How foundation models interact with structured biomedical data and knowledge sources, including electronic health records, ontologies, and databases.
## Exsiting models
Existing work on integrating foundation models with biomedical data systems can be grouped into several paradigms. These categories are not rigid, and many practical systems combine multiple strategies [@doi:10.1093/jamia/ocae074].

#### Native integration in domain-specific models

One approach builds domain-specific models that directly operate on biomedical structures, especially EHRs. BEHRT adapts the Transformer architecture to longitudinal patient records by modeling diagnosis and treatment codes together with visit and demographic information [@doi:10.1038/s41598-020-62922-y]. Med-BERT similarly uses large-scale structured EHR data with pretraining objectives inspired by masked language modeling to learn reusable patient representations [@doi:10.1038/s41746-021-00455-y]. Related work such as CLMBR also learns representations from longitudinal clinical records while preserving temporal structure [@doi:10.1016/j.jbi.2020.103637].

The advantage of this paradigm is strong alignment with biomedical structure: temporal patterns, code co-occurrence, and patient history can be modeled more naturally than through generic text interfaces [@doi:10.1038/s41598-020-62922-y; @doi:10.1038/s41746-021-00455-y]. Its limitation is reduced portability, since these models are often tied to specific coding systems, institutions, or data formats and require substantial domain-specific pretraining [@doi:10.1016/j.jbi.2020.103637; @doi:10.1093/jamia/ocae074].

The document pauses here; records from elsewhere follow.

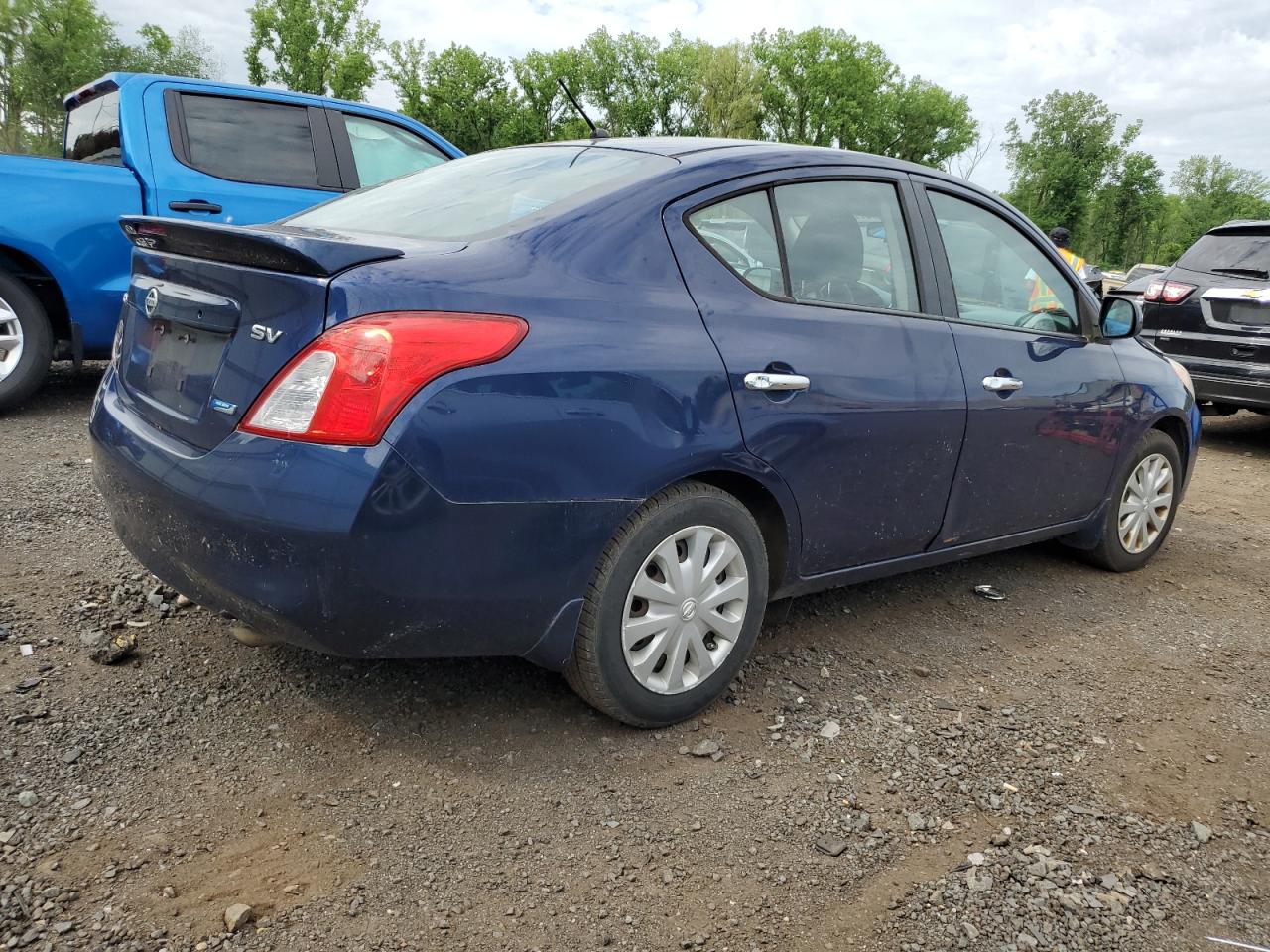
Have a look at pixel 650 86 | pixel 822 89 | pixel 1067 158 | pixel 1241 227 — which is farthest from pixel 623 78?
pixel 1241 227

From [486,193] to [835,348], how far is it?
3.72 ft

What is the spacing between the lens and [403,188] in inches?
132

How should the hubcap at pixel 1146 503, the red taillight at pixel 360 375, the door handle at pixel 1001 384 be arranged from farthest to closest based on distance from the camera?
the hubcap at pixel 1146 503
the door handle at pixel 1001 384
the red taillight at pixel 360 375

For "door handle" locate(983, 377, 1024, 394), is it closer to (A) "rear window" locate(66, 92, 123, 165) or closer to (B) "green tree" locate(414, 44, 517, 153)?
(A) "rear window" locate(66, 92, 123, 165)

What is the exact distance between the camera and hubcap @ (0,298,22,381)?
5.46 m

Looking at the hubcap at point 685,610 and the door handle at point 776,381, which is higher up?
the door handle at point 776,381

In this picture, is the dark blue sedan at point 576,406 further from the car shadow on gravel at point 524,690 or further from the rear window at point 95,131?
the rear window at point 95,131

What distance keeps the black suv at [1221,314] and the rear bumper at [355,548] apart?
267 inches

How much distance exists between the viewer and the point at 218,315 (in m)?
2.46

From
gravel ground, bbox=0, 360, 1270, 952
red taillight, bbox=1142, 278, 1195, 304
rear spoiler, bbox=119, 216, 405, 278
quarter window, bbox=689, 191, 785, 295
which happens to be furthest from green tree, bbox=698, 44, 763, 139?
rear spoiler, bbox=119, 216, 405, 278

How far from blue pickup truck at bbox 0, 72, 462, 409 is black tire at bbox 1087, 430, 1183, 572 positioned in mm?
4499

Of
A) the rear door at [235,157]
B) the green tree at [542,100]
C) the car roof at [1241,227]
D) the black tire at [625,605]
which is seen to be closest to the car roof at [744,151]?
the black tire at [625,605]

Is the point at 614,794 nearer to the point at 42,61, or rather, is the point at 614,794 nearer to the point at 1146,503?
the point at 1146,503

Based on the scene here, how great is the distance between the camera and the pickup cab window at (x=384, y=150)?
664 cm
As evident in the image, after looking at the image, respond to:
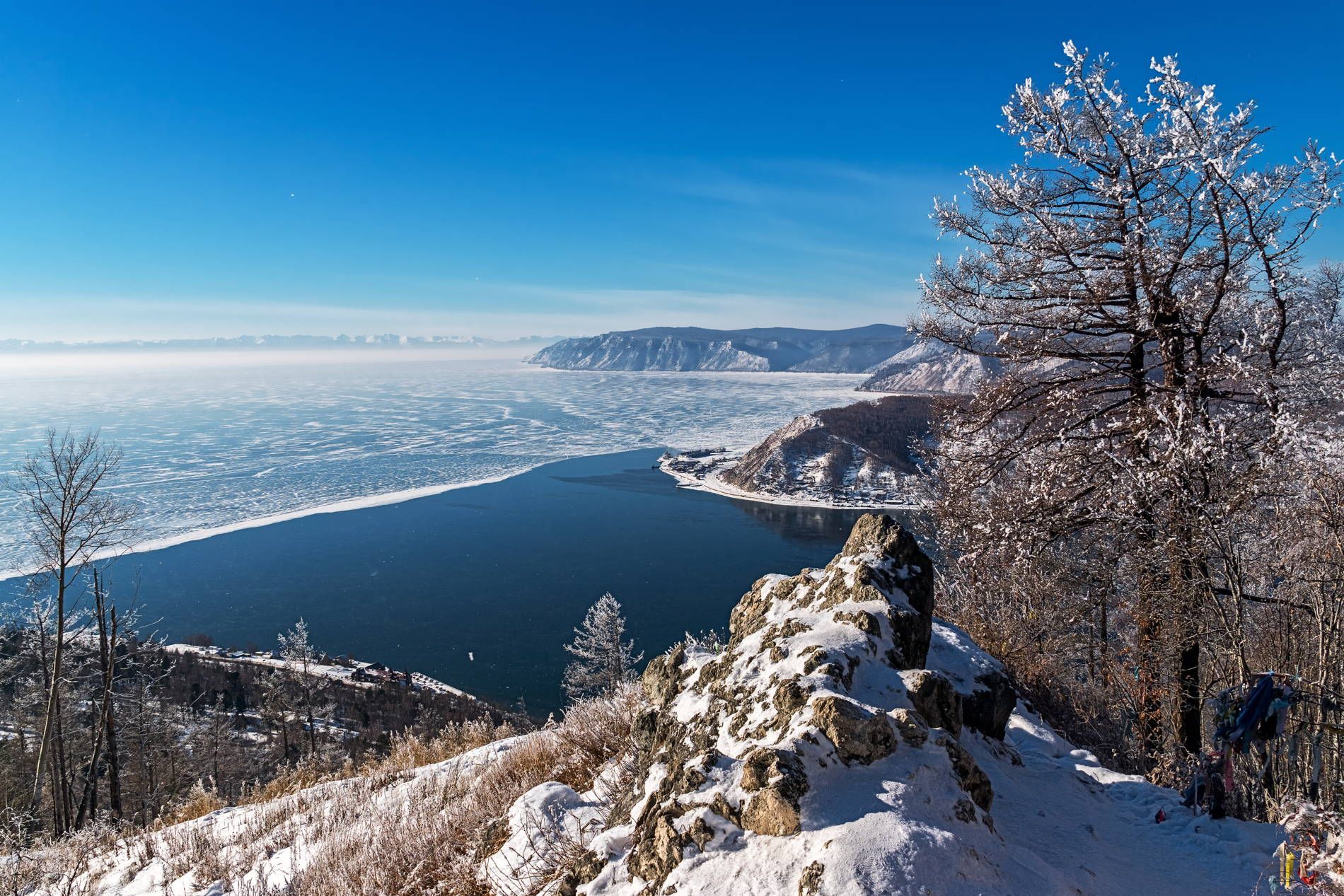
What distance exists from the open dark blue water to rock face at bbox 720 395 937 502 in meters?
10.6

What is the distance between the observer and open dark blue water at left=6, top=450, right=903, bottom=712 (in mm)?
38094

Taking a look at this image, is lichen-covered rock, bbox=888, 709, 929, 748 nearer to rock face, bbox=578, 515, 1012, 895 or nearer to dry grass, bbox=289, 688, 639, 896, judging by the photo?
rock face, bbox=578, 515, 1012, 895

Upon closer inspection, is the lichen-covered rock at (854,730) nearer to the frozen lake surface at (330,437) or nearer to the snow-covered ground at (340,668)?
the snow-covered ground at (340,668)

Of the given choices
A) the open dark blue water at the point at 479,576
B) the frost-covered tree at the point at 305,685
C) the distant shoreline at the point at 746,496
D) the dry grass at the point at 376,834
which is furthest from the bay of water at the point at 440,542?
the dry grass at the point at 376,834

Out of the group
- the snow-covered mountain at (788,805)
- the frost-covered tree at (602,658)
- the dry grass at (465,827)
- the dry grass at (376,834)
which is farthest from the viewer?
the frost-covered tree at (602,658)

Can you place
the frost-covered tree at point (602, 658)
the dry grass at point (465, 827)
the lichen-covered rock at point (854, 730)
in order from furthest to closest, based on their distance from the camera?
the frost-covered tree at point (602, 658), the dry grass at point (465, 827), the lichen-covered rock at point (854, 730)

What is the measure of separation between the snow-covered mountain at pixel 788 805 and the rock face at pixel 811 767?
0.01 metres

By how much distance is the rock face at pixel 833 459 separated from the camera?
7938 cm

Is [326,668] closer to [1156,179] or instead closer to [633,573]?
[633,573]

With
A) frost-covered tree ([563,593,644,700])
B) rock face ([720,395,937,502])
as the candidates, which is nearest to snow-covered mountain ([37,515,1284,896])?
frost-covered tree ([563,593,644,700])

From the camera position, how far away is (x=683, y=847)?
3.12 m

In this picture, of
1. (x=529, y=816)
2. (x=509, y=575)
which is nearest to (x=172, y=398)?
(x=509, y=575)

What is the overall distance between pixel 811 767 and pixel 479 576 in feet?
153

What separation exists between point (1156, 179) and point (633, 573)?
144ft
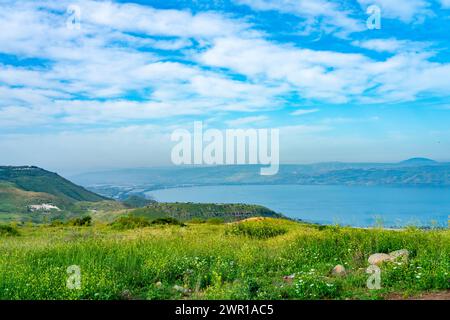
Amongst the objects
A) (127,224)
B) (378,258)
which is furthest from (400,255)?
(127,224)

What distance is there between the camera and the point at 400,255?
1176 centimetres

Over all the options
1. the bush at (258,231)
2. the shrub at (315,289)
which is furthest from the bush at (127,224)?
the shrub at (315,289)

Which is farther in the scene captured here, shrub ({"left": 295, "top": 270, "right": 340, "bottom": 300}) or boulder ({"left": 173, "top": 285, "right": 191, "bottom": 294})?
boulder ({"left": 173, "top": 285, "right": 191, "bottom": 294})

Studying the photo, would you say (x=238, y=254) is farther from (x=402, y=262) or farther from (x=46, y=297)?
(x=46, y=297)

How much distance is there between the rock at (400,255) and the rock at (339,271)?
4.99 feet

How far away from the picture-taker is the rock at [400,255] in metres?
11.3

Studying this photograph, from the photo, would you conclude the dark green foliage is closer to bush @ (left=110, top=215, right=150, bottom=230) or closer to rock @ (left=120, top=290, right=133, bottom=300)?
bush @ (left=110, top=215, right=150, bottom=230)

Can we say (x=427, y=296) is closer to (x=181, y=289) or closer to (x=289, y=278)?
(x=289, y=278)

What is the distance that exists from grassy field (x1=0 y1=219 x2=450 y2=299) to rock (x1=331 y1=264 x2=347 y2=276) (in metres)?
0.16

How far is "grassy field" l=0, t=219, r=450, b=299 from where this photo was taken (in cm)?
924

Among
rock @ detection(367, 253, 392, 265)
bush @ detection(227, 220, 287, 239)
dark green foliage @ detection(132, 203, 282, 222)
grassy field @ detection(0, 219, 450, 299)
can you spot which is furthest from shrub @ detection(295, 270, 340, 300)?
dark green foliage @ detection(132, 203, 282, 222)

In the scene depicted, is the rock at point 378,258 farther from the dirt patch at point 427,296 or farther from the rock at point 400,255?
the dirt patch at point 427,296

#### Adaptation of general foundation models

A second approach adapts general-purpose foundation models to biomedical data systems instead of designing new architectures from scratch. Structured biomedical inputs are often serialized into natural language or otherwise reformatted into model-compatible forms. Med-PaLM is a representative example, showing how a general large language model can be adapted to medical reasoning through instruction tuning rather than fully domain-specific pretraining [@doi:10.1038/s41586-023-06291-2].

In practice, this adaptation may involve prompt-based serialization of patient records, biomedical fine-tuning, or tool-mediated access to external biomedical systems [@doi:10.1038/s41586-023-06291-2; @doi:10.1093/jamia/ocae074]. The main benefit is flexibility, since the same model can support multiple tasks and modalities. However, irregular time series, coded variables, and hierarchical schemas are not naturally captured through prompt text alone, so performance may depend heavily on input formatting and orchestration [@doi:10.1093/jamia/ocae202].

#### Retrieval-augmented integration

A third paradigm combines foundation models with external biomedical knowledge sources at inference time. Instead of relying only on parametric memory, these systems retrieve relevant papers, database entries, clinical guidelines, or ontology-linked documents and condition their outputs on that evidence [@doi:10.1093/jamia/ocaf008; @doi:10.1371/journal.pdig.0000877].

Several variants already exist. Some systems use literature-grounded retrieval for biomedical question answering or clinical decision support [@doi:10.1093/jamia/ocaf008]. Others augment large language models with external medical knowledge bases, as in MKRAG [@arxiv:2309.16035]. Retrieval can also be structured rather than purely textual; for example, KG-RAG uses relations from the SPOKE biomedical knowledge graph to guide prompt generation [@doi:10.1093/bioinformatics/btae560]. These systems are attractive because they are more transparent and easier to update, but they introduce new bottlenecks when retrieval is incomplete, noisy, or poorly used by the downstream model [@doi:10.1093/jamia/ocaf008; @doi:10.1371/journal.pdig.0000877].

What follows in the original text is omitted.